Work request: Among the records below, find the line that has "Table basse 48 po Modern Farmhouse, Espresso"; from there, give the lines again exactly, and stop after the line that has "DAPHNE DAPHNE Knee".

Exercise input:
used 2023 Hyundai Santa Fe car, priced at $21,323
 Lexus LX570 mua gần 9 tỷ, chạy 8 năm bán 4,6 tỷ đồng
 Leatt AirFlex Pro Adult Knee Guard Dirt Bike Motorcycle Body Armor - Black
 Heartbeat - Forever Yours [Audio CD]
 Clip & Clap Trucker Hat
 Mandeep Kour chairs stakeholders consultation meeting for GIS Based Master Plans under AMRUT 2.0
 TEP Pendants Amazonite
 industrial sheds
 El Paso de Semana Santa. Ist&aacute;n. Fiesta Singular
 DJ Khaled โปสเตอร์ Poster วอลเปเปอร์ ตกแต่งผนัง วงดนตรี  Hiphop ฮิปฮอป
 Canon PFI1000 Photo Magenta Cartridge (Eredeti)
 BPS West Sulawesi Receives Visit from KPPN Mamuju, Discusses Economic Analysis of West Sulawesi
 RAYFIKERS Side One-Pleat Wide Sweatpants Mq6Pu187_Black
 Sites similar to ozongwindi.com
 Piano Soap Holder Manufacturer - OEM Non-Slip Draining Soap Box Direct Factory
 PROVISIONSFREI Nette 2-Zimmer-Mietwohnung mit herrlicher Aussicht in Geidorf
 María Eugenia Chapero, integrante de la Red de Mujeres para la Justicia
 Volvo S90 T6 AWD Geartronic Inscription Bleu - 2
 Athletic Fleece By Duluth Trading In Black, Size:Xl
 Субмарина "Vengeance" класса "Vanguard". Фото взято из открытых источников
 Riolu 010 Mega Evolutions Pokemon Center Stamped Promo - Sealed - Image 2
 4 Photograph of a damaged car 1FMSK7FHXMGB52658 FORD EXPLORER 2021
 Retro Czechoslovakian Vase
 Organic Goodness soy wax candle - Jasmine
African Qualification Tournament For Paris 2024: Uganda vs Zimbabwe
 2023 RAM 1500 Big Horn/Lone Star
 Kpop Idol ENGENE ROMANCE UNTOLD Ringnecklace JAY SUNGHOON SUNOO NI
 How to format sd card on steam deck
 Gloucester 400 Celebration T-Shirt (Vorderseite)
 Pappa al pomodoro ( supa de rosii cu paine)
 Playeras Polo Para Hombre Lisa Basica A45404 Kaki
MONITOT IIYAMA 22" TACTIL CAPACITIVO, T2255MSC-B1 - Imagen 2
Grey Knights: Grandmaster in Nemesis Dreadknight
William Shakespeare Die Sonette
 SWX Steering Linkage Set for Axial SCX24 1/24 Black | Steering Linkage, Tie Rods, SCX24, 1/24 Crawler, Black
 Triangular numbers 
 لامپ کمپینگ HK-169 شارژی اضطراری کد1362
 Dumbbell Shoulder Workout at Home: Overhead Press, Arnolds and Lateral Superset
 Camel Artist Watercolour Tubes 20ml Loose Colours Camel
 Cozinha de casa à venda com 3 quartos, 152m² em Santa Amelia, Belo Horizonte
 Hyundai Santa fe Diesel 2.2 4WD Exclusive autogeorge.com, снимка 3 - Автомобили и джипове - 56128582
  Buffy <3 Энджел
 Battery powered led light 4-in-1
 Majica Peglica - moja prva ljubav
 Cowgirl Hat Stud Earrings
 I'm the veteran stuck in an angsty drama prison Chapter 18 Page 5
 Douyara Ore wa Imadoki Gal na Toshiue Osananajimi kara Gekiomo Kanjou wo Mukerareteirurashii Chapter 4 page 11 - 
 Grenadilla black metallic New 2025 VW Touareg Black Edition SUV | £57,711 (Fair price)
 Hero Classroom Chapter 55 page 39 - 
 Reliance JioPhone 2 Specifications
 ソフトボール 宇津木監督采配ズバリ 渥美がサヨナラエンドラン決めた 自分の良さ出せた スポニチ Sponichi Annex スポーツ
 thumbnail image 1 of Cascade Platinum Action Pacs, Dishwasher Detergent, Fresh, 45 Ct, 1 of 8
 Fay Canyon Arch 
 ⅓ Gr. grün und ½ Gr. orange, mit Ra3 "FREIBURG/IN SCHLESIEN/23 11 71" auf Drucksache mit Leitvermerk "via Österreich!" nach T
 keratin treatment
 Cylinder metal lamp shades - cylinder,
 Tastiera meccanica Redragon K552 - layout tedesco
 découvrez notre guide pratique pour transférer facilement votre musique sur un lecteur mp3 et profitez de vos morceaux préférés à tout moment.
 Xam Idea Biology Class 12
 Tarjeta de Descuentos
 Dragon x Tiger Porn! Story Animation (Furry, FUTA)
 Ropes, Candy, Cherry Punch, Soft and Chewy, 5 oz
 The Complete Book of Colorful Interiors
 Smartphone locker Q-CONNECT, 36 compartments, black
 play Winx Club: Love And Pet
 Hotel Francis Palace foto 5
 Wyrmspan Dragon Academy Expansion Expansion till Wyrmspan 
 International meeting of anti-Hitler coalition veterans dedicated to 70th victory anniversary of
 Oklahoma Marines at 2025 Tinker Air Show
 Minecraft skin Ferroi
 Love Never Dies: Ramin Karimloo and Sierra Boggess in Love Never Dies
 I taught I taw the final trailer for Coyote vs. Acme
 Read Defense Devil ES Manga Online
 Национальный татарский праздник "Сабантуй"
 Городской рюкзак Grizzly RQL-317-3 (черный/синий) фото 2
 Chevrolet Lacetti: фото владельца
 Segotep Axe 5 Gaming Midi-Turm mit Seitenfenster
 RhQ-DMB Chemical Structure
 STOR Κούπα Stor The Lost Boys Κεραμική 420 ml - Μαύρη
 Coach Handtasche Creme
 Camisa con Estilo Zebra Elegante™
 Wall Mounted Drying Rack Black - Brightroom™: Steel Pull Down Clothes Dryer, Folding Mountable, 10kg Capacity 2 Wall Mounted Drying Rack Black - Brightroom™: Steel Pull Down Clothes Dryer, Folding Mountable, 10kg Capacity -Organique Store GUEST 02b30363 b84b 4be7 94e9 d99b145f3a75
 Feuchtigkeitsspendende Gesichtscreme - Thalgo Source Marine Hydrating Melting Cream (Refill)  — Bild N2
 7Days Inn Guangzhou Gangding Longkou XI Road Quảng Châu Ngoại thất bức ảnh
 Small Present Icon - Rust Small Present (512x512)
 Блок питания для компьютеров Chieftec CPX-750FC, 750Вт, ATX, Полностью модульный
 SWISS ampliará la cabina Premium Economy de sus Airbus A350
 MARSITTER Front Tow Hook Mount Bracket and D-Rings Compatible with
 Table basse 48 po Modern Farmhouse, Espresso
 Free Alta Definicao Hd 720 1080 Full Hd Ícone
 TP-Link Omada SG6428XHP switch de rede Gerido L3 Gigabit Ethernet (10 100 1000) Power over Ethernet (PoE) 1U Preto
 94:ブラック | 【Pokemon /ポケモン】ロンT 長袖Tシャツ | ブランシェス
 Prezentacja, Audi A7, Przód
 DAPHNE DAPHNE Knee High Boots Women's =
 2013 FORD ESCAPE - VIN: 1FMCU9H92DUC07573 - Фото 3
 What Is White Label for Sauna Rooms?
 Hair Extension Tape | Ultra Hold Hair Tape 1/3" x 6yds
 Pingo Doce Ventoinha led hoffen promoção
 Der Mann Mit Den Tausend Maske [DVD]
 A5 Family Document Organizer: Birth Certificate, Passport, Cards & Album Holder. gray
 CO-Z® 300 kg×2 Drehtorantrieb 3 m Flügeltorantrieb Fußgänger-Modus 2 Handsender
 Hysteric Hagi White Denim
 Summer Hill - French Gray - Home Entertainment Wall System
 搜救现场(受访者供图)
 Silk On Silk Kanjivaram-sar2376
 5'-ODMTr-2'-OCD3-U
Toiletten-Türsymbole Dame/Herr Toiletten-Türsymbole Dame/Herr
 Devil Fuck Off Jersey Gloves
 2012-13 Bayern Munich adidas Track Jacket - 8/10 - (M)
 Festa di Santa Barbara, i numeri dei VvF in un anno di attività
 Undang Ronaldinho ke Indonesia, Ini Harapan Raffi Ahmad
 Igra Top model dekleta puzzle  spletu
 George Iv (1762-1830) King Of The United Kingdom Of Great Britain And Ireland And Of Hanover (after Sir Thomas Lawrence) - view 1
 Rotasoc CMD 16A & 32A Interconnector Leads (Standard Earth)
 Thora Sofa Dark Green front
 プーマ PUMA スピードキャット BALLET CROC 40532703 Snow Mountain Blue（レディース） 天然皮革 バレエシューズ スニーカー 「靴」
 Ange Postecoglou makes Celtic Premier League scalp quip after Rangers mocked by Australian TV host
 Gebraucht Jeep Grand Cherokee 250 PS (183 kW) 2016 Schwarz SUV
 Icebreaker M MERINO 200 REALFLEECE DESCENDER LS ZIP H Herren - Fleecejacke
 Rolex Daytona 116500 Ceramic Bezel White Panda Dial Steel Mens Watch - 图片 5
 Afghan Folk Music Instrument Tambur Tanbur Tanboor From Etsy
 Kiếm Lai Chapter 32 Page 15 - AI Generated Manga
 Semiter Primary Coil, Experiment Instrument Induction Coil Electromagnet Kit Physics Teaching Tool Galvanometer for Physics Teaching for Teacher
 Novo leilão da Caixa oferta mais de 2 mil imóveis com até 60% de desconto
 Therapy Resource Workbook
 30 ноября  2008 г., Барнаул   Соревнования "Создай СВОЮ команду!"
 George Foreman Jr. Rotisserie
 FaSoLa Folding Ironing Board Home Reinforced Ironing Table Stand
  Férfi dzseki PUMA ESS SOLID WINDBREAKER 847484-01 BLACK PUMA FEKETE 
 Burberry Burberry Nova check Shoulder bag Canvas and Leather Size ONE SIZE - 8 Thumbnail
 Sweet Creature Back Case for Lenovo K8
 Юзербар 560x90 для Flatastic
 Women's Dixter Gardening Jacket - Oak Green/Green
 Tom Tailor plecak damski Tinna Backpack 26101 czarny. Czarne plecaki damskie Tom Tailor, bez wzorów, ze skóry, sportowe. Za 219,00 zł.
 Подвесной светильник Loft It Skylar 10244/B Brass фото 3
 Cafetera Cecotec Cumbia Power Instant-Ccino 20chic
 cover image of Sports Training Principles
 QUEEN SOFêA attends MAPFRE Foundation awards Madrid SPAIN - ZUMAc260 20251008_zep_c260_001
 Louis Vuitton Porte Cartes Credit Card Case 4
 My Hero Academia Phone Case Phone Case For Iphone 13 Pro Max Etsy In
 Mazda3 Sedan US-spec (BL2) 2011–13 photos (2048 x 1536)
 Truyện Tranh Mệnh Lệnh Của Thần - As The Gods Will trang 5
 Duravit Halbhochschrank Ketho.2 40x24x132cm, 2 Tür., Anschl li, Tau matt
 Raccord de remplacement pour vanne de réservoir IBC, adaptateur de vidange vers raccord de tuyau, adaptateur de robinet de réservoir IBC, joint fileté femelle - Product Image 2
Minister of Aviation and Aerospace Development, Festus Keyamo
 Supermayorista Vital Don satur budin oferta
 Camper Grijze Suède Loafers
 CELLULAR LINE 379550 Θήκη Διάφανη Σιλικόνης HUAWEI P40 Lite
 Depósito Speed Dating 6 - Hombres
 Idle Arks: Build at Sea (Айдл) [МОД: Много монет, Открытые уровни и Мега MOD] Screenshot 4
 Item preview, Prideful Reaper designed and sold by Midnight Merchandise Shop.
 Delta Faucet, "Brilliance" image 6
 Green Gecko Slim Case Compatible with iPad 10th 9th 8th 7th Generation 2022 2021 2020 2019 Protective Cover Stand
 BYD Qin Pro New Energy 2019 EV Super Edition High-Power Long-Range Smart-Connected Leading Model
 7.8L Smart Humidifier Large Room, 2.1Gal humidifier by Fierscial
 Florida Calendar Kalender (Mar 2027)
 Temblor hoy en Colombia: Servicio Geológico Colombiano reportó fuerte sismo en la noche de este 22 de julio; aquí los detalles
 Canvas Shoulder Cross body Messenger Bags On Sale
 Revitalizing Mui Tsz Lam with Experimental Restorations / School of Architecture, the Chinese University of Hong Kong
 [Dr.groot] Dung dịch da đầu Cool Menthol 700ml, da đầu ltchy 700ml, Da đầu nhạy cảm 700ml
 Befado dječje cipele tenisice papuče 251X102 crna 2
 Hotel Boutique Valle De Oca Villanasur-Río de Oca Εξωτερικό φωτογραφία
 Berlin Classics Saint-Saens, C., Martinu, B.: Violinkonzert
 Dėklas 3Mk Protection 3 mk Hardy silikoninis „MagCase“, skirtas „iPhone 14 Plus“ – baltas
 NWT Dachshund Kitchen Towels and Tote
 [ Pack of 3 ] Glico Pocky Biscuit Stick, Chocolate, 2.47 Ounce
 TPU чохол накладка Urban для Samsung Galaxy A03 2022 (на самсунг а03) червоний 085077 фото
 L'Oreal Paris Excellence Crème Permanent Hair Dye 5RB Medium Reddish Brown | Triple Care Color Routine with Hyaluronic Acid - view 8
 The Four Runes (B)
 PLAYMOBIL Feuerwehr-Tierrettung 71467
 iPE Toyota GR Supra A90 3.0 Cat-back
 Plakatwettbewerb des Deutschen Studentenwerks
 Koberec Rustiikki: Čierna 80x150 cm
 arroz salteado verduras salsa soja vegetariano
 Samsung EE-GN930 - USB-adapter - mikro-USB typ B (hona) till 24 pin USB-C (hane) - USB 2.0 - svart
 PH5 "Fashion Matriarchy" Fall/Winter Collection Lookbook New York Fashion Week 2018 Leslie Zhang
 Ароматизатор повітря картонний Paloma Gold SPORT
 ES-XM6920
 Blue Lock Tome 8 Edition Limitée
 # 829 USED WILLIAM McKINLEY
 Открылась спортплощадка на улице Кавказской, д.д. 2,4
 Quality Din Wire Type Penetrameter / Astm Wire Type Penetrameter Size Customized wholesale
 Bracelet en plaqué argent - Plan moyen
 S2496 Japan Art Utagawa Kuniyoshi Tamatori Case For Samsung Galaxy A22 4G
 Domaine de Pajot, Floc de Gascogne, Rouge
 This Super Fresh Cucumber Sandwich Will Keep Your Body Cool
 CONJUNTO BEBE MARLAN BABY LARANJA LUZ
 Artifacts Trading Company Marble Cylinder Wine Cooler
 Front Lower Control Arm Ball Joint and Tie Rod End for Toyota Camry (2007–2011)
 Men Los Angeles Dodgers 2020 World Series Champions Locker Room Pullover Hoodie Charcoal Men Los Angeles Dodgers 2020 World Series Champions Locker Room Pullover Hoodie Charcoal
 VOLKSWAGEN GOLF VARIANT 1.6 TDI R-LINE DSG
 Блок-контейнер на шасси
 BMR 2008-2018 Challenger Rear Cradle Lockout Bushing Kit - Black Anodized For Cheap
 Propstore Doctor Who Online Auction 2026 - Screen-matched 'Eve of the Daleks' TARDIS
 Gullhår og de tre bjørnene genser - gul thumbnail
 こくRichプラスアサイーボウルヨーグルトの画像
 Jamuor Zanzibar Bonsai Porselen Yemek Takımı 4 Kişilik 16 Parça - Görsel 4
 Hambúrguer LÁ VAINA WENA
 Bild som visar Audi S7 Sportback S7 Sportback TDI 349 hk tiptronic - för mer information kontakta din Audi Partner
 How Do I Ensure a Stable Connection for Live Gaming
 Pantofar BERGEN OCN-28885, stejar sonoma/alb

Exercise response:
 Table basse 48 po Modern Farmhouse, Espresso
 Free Alta Definicao Hd 720 1080 Full Hd Ícone
 TP-Link Omada SG6428XHP switch de rede Gerido L3 Gigabit Ethernet (10 100 1000) Power over Ethernet (PoE) 1U Preto
 94:ブラック | 【Pokemon /ポケモン】ロンT 長袖Tシャツ | ブランシェス
 Prezentacja, Audi A7, Przód
 DAPHNE DAPHNE Knee High Boots Women's =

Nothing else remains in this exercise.